Living with a neuromuscular disorder is a continually changing challenge. Although neuromuscular disorders are degenerative diseases, the rate at which neurons and muscles degenerate is unpredictable and varies greatly from one individual to another. In some cases the disease seems to have reached a plateau, while in others it reaches a standstill for varying lengths of time. Also, neuromuscular disorders can progress steadily at a rapid or slow rate. Whatever the rate of muscle degeneration, you should remain as active as possible, without causing fatigue in affected muscles. It also helps to focus on what you can do, rather than on what you can't do.
Clearly there will be times when you feel frustrated if you can’t do all the things you used to, but it does help to keep as normal a lifestyle as possible. Particularly important is to ensure that everyone in the family maintains their individual roles, even if everyday jobs need to be shared out differently. Listed below are some of the activities of daily living that may be affected by your neuromuscular disorder, followed by some suggestions on how to deal with these changes.
Joint and Muscle Pain
Persons with neuromuscular disorders who lose significant muscle function in areas that involve joints may end up not using those joints to their full capacity. Lack of use can cause stiffness and joint pain. Your physiotherapist can show you range-of-motion exercises that are designed to prevent these joint problems. Careful attention to your exercise regime, whether active (doing it yourself) or passive (with assistance), will eliminate much potential joint pain. However, there are still a number of common pains that can develop. If your arms are weak and you allow them to hang unsupported from the shoulder, there is a tendency for the shoulder joint to become painful. It is helpful to support weak arms whenever possible on pillows, armrests or on a table.
A shoulder sling will also give the arm some support and decrease strain on the shoulder joint while you are walking. Hip pain can result from prolonged sitting in a sagging seat or chair. A firm seat on a regular chair or wheelchair will relieve strain on the hip joints.
Leg and Foot Swelling
If your lower limb mobility is reduced, you may experience mild leg and foot swelling, which is best reduced by moving the toes and ankle, if possible, and by elevating the leg and/or using an elastic stocking. Talk to a nurse about how best to address this problem.
Cramps are not uncommon in people with neuromuscular disorders. They can be alleviated to some extent by keeping the affected muscle warm and by stretching it or having your caregiver stretch it until the pain is eased. Severe or frequent cramps should be discussed with your doctor. There are a number of medications available to reduce cramping.
Changes to Posture
If the muscles that maintain your upward posture weaken, you may have discomfort in your lower back, neck and shoulder blade region. Special cushions, chair backs, lumbar (lower back) and cervical (neck) rolls are available to help you to maintain correct sitting posture. It may be necessary for you to sit in a reclined position or to use a neck collar to maintain proper positioning. Your occupational therapist can assist you in choosing the right device.

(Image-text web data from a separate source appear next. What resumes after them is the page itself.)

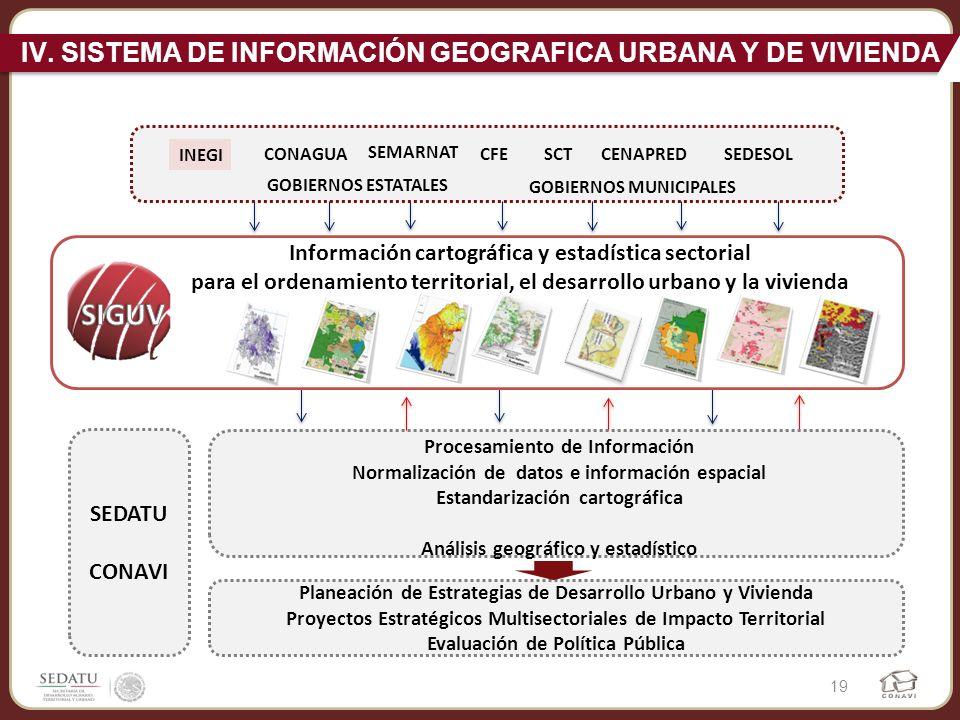 Información cartográfica y estadística sectorial para el ordenamiento territorial, el desarrollo urbano y la vivienda CONAGUA SEMARNAT CFESCT INEGI SE
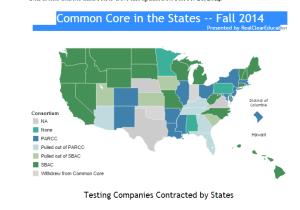 Common Core 2014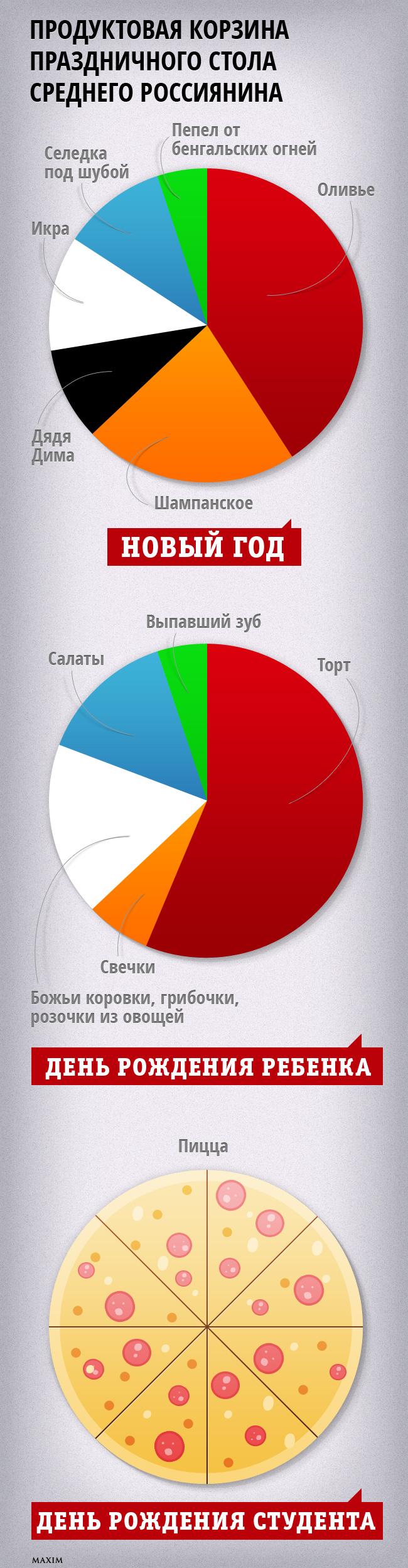 Продуктовая корзина  праздничного стола среднего россиянина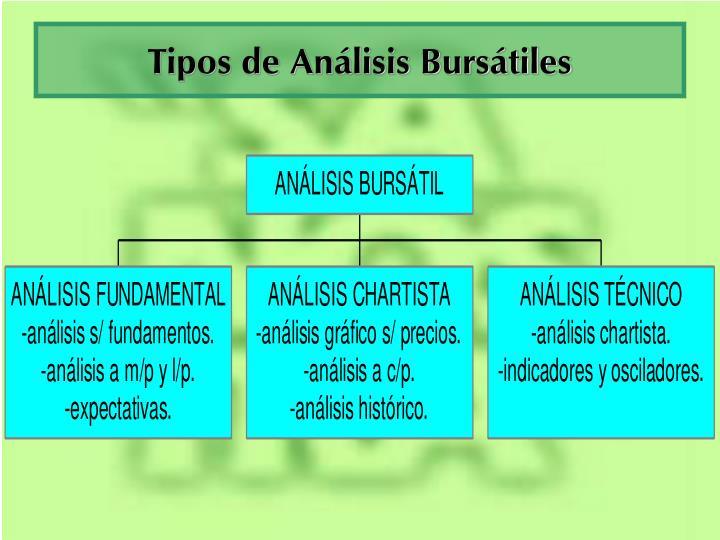 Tipos de Análisis Bursátiles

If you experience weakening leg and ankle muscles and unexpected fatigue, tripping and falling become problems. When these problems occur you should consider using leg and ankle splint devices (ankle foot orthoses - AFOs) that provide added support to weakened muscles, or a cane or walker as soon as you are threatened by unexpected falls. Some people are self-conscious about having to use walking aids, or see it as an announcement that their condition is worsening. These are completely normal reactions. However, you must also think about preventing injuries that will inhibit your independence further, or cause serious harm to you such as a head injury.
Difficulty Gripping and Holding
Some people with neuromuscular disorders lose strength in the hand and wrist muscles, losing the ability to manage small hand movements such as holding a pen to write, or cutlery to eat, turning a key to start a car, or turning a handle to open a door. There are a variety of products designed to assist you with weakened grip strength.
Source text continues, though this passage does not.